Sidmouth Beach Management Plan: Glass panel test wall survives two storms
PUBLISHED: 07:00 19 February 2020
The temporary glass ‘sea wall’ on Sidmouth seafront has survived its second test.
The splash defence is a part of the Sidmouth and East Beach Management Plan that has been designed to try and protect the town from the elements and reduce the rate of erosion following several large cliff failures shown at Pennington Point and along East Cliff.
The glass wall has survived both Storm Ciara and Storm Dennis, bar two very small chips.
Councillor Stuart Hughes said: "Dennis was one of the most powerful storms recorded and the glass panel has taken a vigorous test… remember if used it won't be near the railings and seawall edge."
The Sidmouth and East Beach Management Plan's preferred option involves raising the height of the splash wall by one metre, as well as involving beach replenishment, periodic beach recycling, a new rock groyne on East Beach, and repairs to the river Sid training wall.
East Devon District Council has been exploring the possible use of glass sections of sea defence and the glass panel has been installed at the top of the existing sea wall, mid-way between the York Street and Fore Street road junctions in Sidmouth.
Cllr Geoff Jung, who is responsible for the environment at EDDC, added: "The location was chosen to receive the maximum impact from the sea and pebbles.
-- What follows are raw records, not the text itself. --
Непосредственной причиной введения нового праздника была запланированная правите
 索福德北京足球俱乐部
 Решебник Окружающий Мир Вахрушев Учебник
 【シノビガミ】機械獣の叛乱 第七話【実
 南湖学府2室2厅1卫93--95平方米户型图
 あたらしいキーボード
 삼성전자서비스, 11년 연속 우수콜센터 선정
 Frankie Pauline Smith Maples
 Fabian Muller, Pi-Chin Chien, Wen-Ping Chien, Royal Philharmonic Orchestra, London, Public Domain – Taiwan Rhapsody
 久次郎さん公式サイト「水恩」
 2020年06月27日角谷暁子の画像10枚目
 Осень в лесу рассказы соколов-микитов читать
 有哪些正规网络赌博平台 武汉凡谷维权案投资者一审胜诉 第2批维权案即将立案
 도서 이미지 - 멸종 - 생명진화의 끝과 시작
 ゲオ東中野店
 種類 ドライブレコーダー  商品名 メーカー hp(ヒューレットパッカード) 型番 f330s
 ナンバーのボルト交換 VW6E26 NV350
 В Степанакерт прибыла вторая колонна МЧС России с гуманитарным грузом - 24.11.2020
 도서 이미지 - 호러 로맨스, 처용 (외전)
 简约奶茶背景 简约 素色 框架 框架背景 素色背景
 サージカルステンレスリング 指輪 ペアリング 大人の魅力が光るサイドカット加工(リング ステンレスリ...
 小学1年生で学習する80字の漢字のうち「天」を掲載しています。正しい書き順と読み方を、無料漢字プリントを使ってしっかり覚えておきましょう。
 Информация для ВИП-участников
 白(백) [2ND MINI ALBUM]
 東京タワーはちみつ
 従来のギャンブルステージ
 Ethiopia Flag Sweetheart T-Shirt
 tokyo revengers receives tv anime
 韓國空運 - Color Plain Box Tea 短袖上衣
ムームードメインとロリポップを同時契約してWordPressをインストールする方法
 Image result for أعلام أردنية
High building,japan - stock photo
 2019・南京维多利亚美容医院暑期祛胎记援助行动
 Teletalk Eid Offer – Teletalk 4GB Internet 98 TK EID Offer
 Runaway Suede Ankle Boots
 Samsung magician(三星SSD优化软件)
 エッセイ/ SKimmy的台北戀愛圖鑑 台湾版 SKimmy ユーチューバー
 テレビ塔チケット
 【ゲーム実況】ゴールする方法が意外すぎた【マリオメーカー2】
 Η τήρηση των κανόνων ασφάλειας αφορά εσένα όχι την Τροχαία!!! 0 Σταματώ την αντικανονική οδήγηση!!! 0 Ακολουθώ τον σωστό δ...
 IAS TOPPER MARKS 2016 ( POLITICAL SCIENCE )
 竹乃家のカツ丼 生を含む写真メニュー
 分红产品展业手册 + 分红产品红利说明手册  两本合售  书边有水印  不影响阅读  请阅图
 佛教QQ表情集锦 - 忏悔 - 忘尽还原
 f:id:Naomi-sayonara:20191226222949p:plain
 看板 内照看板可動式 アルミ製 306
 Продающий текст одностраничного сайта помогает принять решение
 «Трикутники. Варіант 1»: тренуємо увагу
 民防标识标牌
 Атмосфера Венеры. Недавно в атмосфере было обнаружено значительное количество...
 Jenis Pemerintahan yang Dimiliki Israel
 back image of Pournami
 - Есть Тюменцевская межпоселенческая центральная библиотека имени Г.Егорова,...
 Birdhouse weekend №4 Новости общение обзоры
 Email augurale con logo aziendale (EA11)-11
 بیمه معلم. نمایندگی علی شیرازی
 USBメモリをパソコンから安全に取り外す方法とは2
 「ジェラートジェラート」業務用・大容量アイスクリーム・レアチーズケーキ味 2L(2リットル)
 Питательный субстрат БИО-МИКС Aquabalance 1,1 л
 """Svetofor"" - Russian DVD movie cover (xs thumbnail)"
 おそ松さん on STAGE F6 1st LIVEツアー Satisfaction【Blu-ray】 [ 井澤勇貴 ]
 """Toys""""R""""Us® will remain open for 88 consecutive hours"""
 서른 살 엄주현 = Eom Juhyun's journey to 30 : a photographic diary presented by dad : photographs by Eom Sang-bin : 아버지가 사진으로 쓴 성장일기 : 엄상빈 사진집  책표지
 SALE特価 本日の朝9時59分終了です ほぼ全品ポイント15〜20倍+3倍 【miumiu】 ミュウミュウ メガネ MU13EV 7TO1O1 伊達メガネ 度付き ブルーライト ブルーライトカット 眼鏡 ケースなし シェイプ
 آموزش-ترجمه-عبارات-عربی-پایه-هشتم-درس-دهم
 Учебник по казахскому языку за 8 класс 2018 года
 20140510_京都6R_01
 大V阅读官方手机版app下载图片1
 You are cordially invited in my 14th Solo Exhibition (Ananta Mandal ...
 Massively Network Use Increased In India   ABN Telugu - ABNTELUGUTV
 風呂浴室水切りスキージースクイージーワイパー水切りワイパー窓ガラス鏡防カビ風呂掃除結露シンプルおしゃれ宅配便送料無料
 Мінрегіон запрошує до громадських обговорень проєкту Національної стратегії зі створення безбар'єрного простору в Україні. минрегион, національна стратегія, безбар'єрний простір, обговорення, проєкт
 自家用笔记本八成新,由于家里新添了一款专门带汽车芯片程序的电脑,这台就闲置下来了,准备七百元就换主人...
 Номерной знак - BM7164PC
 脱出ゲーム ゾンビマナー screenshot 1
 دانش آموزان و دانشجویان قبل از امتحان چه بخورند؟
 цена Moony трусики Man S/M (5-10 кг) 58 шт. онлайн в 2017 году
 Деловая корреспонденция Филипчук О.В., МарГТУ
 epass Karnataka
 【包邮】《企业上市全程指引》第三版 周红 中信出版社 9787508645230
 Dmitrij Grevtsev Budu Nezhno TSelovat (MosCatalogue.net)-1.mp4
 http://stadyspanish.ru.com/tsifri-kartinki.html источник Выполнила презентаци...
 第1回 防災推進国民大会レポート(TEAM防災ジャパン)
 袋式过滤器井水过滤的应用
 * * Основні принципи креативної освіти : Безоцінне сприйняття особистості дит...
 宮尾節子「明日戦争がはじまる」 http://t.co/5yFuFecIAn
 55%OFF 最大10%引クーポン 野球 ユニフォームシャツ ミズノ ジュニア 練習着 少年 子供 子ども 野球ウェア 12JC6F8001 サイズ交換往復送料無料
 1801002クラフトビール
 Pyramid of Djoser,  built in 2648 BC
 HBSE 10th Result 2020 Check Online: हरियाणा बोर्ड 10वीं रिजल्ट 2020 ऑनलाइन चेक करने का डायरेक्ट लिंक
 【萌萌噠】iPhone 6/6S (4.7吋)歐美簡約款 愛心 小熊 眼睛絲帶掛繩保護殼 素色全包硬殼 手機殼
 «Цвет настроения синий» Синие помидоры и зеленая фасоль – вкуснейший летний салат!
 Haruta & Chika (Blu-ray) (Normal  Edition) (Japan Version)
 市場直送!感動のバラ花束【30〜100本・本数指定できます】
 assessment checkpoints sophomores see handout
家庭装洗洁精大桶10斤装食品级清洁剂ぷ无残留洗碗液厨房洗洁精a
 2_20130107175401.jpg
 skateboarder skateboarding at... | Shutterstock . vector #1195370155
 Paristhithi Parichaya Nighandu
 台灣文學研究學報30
However, the splash barrier, if the trial proves it to be effective, is intended to be located between the highway and promenade, to a maximum of one metre high from the promenade floor level.
"Fitting glass sections, plus other possible initiatives will all be considered, prior to a public event when all the options will be explained and consulted upon.
"This seafront location trial will allow us to analyse if glass sections can be used in a location such as Sidmouth."
The preferred beach management scheme also consists of adding a new rock groyne on East Beach and importing new shingle onto Sidmouth Beach.
The scheme aims to maintain the 1990's Sidmouth Coastal Defence Scheme Standard of Service and reduce the rate of beach and cliff erosion to the east of the River Sid. The plans would not stop cliff falls but would reduce the erosion from the toe of the cliffs, which would reduce the erosion rates.
Costs for construction of the scheme are estimated at £8.9 million, with around £1 million still needed to be found.
The South West Regional Flood and Coastal Committee (SWRFCC) has agreed to grant the BMP £500,000 to help bridge the effective funding gap, which had stood at £1.5 million.
The planning and delivery of the Sidmouth Beach Management Scheme is included as a key objective as part of service plans for the council in 2020/21, with the funding gap required to be found by August 2020 as a shortstop deadline, and December 2020 as a longstop deadline. If by then the funding has not been found, the council will have to review the project.